Crawled caption data —
****************************************
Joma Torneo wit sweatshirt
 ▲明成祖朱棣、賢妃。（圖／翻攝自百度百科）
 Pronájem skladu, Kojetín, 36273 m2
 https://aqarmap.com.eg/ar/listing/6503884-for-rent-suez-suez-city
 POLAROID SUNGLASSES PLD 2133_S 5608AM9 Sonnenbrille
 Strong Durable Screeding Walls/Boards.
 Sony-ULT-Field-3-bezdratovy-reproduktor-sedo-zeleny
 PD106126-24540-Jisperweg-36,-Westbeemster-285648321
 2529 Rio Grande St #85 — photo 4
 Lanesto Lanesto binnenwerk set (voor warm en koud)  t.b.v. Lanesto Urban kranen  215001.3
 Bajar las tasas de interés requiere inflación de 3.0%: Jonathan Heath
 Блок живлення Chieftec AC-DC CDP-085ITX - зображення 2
****************************************
THE TASK — Repeat every line above word for word, keeping the original order.

REPLY —
Joma Torneo wit sweatshirt
 ▲明成祖朱棣、賢妃。（圖／翻攝自百度百科）
 Pronájem skladu, Kojetín, 36273 m2
 https://aqarmap.com.eg/ar/listing/6503884-for-rent-suez-suez-city
 POLAROID SUNGLASSES PLD 2133_S 5608AM9 Sonnenbrille
 Strong Durable Screeding Walls/Boards.
 Sony-ULT-Field-3-bezdratovy-reproduktor-sedo-zeleny
 PD106126-24540-Jisperweg-36,-Westbeemster-285648321
 2529 Rio Grande St #85 — photo 4
 Lanesto Lanesto binnenwerk set (voor warm en koud)  t.b.v. Lanesto Urban kranen  215001.3
 Bajar las tasas de interés requiere inflación de 3.0%: Jonathan Heath
 Блок живлення Chieftec AC-DC CDP-085ITX - зображення 2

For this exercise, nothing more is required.